- From: Frank Ellermann <nobody@xyzzy.claranet.de>
- Date: Mon, 21 May 2007 22:47:56 +0200
- To: www-validator@w3.org
Dana C. Chandler III wrote: > Is there a definitive list of Character sets that have ASCII > as a subset? If you find one please post its URL. You could construct it by installing ICU, and then check where all ASCII characters are mapped to the same ASCII characters, and nothing else is mapped to ASCII characters. It also depends on your definition, UTF-16 and UTF-32 don't have ASCII as subset if you talk about octets (8bits). UTF-7 and UTF-1 also don't qualify. You'd have to watch all these charsets with code-switching (SCSU etc.), if they have states where an ASCII octet doesn't stand for the ASCII character.
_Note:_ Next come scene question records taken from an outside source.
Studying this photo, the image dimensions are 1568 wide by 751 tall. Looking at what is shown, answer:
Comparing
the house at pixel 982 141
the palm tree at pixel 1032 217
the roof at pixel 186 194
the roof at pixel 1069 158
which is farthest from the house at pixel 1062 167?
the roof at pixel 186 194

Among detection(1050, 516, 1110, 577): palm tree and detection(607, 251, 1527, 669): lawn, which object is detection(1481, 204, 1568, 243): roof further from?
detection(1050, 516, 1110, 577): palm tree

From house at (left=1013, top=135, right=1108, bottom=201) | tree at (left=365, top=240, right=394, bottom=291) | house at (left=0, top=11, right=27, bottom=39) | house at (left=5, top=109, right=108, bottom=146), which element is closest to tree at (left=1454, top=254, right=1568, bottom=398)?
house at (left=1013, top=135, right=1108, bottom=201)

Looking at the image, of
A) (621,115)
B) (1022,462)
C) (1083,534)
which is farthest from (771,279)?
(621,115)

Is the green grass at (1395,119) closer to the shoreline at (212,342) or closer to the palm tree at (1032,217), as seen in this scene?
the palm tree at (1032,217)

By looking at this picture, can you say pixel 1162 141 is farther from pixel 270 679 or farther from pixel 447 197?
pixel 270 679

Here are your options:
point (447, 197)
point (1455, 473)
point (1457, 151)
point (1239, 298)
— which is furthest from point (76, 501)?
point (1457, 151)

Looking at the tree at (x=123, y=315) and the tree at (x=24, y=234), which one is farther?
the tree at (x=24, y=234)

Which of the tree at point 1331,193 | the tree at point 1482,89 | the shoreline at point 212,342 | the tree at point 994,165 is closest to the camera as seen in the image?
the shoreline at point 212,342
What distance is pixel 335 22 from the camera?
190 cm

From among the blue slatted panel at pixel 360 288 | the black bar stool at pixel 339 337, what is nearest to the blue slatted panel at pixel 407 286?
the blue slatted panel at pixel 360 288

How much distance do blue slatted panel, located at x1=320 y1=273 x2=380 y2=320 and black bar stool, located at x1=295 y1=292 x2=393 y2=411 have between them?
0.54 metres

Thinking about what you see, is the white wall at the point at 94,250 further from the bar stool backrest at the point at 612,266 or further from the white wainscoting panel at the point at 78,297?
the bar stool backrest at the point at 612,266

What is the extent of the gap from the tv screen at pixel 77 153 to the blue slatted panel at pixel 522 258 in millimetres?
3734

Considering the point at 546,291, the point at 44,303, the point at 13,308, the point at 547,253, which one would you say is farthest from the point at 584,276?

Some IBM codepages rotate SUB - DEL - FS, arguably that's not more ASCII. IIRC an Adobe charset also had an oddity in the range 0x00 up to 0x7F. The simple cases are UTF-8, Latin-1 (plus some other Latin-*), windows-1252 (plus some other windows-*), codepage 437, 850, 858 (plus a few others, ignoring the IBM rotation), and likely some Mac charsets (not registered, better ignore unregistered charsets, they're hopeless, moving targets). After that it starts to get interesting... Frank
Received on Monday, 21 May 2007 20:50:50 UTC